(Photo: Dominic Cotroneo/WCSN)
Much of the buzz around Arizona State’s spring practices has circulated around senior Mike Bercovici taking over as the surefire starting quarterback, senior DJ Foster moving to the receiving core and a defense that returns nine of its 11 starters from 2014.
However, in some cases, spring football provides freshman and junior college transfers to enroll in the school for the spring semester, rendering themselves eligible to participate in the spring practice sessions.
Such is the case for two freshmen: running back Nick Ralston and quarterback Brady White.
Both players have made a decent amount of noise over the last three weeks, but for Ralston, it came in a position that was initially unexpected. Hailing from Argyle, Texas, ASU recruited Ralston as an athlete who would likely play linebacker. However, once he arrived in Tempe, the decision to stick Ralston in the backfield was made.
The position was nowhere near unfamiliar for the 6-foot, 231-pound power runner. Rated as a two-star product, according to Rivals.com, Ralston was part of a 3A state title team in 2013. Over his career, he racked up nearly 6,000 yards and 94 rushing touchdowns between his sophomore, junior and senior seasons.
Despite initially expecting to play with the defensive front-seven, Ralston has no complaints about playing on offense. Either way, his mentality remains the same:
“I just want to hit people,” Ralston said. “Just run over people.

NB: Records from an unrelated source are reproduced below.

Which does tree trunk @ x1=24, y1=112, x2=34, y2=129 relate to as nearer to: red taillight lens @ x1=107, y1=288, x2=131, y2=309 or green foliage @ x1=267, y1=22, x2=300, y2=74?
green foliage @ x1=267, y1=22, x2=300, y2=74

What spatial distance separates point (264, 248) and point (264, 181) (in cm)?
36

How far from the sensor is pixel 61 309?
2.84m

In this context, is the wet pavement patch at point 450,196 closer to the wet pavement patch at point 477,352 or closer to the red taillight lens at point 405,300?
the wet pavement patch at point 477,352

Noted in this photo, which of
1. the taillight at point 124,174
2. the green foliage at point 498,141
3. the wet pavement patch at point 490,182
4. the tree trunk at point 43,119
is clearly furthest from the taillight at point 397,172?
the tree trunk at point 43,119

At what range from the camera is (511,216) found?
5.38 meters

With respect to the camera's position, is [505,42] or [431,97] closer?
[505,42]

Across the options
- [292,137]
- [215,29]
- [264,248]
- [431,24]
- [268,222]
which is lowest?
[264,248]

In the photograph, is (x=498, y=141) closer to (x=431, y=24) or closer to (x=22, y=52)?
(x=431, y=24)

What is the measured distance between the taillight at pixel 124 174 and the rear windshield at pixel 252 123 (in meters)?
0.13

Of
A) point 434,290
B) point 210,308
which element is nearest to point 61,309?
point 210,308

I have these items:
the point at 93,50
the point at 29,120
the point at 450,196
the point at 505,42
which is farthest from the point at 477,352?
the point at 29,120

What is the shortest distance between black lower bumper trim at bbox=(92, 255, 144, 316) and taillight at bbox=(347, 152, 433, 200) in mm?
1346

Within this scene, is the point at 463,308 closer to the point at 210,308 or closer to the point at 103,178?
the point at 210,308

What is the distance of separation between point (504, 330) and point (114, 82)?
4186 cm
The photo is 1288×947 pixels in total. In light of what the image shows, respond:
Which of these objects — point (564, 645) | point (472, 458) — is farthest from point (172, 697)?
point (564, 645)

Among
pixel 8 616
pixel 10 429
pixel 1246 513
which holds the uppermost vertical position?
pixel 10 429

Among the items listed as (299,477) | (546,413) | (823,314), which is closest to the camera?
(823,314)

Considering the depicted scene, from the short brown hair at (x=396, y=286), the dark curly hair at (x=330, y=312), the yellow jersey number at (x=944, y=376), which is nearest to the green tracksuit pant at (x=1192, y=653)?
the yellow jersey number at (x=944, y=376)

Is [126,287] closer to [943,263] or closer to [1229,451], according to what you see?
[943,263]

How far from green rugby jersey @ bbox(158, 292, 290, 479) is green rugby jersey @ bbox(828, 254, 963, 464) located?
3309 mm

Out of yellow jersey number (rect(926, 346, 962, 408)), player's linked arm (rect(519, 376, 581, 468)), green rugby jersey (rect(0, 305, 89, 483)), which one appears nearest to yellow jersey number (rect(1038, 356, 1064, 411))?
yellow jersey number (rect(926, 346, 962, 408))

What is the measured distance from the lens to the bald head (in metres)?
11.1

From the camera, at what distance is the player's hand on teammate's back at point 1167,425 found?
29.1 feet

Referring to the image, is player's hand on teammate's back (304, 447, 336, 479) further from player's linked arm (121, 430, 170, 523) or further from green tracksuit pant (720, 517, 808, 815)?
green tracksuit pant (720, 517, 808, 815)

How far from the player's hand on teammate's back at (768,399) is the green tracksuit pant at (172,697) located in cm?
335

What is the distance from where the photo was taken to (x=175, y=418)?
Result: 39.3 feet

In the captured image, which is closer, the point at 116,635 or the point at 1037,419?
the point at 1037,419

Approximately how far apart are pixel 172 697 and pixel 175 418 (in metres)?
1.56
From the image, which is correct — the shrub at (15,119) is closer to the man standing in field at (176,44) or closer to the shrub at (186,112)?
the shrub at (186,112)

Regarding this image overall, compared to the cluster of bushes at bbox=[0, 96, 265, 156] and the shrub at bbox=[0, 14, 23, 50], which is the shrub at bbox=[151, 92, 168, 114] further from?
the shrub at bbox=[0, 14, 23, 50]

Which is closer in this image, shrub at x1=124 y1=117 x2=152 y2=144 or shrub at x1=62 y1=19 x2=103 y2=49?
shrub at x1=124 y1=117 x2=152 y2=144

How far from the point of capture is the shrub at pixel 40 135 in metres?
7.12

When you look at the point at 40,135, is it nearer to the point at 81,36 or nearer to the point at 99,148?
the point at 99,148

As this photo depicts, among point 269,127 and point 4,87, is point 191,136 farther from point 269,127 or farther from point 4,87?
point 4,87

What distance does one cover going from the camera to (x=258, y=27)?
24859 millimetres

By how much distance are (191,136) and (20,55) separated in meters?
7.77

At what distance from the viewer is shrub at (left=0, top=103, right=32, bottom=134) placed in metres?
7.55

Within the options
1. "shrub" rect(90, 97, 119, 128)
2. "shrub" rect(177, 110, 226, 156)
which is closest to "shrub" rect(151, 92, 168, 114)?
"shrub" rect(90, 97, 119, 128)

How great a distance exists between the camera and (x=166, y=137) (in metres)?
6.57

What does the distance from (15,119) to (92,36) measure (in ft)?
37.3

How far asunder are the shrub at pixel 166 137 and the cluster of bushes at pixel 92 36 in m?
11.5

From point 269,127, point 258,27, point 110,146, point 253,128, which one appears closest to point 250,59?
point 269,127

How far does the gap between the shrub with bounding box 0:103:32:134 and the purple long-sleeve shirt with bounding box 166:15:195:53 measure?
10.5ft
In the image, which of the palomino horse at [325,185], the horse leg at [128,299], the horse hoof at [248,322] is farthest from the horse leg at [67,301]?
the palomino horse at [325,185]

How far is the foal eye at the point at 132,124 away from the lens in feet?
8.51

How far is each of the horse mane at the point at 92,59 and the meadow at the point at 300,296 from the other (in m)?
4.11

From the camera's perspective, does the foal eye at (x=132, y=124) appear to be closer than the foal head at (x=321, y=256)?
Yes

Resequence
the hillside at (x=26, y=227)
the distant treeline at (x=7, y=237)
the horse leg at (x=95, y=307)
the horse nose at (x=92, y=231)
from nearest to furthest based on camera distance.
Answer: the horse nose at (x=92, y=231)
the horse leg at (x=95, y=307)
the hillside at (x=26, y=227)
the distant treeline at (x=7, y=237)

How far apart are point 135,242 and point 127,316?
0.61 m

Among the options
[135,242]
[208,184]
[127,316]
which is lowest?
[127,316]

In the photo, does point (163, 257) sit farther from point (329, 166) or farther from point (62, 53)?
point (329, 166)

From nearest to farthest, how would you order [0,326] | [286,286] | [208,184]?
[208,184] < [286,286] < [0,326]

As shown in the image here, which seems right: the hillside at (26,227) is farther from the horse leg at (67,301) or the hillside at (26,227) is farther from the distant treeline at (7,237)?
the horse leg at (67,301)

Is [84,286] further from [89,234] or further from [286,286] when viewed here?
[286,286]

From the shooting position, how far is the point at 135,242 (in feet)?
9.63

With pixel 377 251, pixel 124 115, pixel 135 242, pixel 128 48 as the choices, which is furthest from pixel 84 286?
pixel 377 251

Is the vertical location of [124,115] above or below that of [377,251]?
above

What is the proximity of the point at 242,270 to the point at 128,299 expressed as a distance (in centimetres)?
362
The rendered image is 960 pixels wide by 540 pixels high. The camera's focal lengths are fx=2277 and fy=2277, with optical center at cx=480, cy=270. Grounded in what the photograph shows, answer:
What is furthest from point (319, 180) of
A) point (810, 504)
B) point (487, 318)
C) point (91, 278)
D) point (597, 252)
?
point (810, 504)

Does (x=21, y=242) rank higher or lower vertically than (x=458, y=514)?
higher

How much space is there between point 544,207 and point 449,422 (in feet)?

Get the first down.”
When it came time to decide to leave high school a semester early, the decision was fairly simple given the benefits the decision has provided Ralston. Although he admitted to missing his family, their support in his decision has helped as he made the transition.
“It’s the best thing to do,” Ralston said. “It just helps you learn the offense, so it’ll be easier come the fall.”
Despite struggling for reps behind sophomores Demario Richard Richard and Kalen Ballage, along with redshirt junior De’Chavon ‘Gump’ Hayes, Ralston has made the most of his reps. During the team’s first padded practice, Ralston blew through three would-be tacklers on a run before being knocked out of bounds.
“These guys have really taken me in,” Ralston said. “I’m learning the offense better, so I’m really excited.”
While Ralston might have been a lesser-known commodity to the general public, Brady White, who is also his roommate, came to Tempe with every high school accolade imaginable.
Touted as the highest-rated quarterback signee for ASU in the internet evaluation-era, White was a consensus four-star prospect and ranked in the top-10 quarterbacks in every major recruiting service.
Having passed for 10,835 yards and 101 touchdowns over three years as a varsity quarterback, White arrived with the highest of expectations. Over the course of the spring, White has shown multiple times why those expectations exist as he and sophomore quarterback Manny Wilkins split reps with the second team.
“I think I’m proud of myself,” White said. “I definitely have a lot of things to work on. I got to keep getting better day in and day out with every rep, but that’s what I’m here for. No one is perfect, so I’m just going to keep watching film, talk with coach (Mike) Norvell, (Mike) Bercovici and Manny.”
And for White, graduating early was something that was always part of the potential plan as he matriculated through high school.
“I wasn’t rushing to get out of my house and away from my friends, but I was ready for that next step in life,” White said. “And I’m lucky enough to be able to get an early start on it, and it’s a huge advantage.”
As for any challenges, White reverberated nothing but confidence in his choice to arrive in Tempe in the spring semester.
“There’s been no challenge,” White said. “Its been easy. Obviously, I miss my family and my friends and stuff like that. It’s not like I’m breaking down out here. I love it. This is my new home.”
White and Ralston both acknowledged how important the spring sessions have been in picking up ASU’s high-tempo offense and adjusting to the balancing act that is being a collegiate student-athlete.
“You’re so busy all the time with football and school,” White said. “So you’re very focused, and this is what I want to do. This is going to help me achieve my goals in life, and so I’m really just buying into this process and enjoying every second.”
Ralston added: “When I came here, the weather was perfect. Seeing all the size of the players, I was kind of like, ‘Wow.’ I’m glad to be here.”
While the upperclassmen at their respective positions have lent helping hands to the two freshmen, White and Ralston have been just as important to each other as well.
“It’s great,” White said about rooming with Ralston. “I love that kid. He’s definitely a great character, so we always have fun, but a lot of time, you’re living on the field, weight room, in the stadium, doing homework and stuff, but I’m lucky to have him as my roommate.”
Come the fall, White and Ralston may not see the field at all during the 2015 season, but if and when they do, the experience from this spring will be monumental in their developments early in their respective careers.
“The brotherhood is very strong,” White said. “We have a lot of close relationships on this team that continue to build as well as a family. I’m really looking forward to this fall and this season.”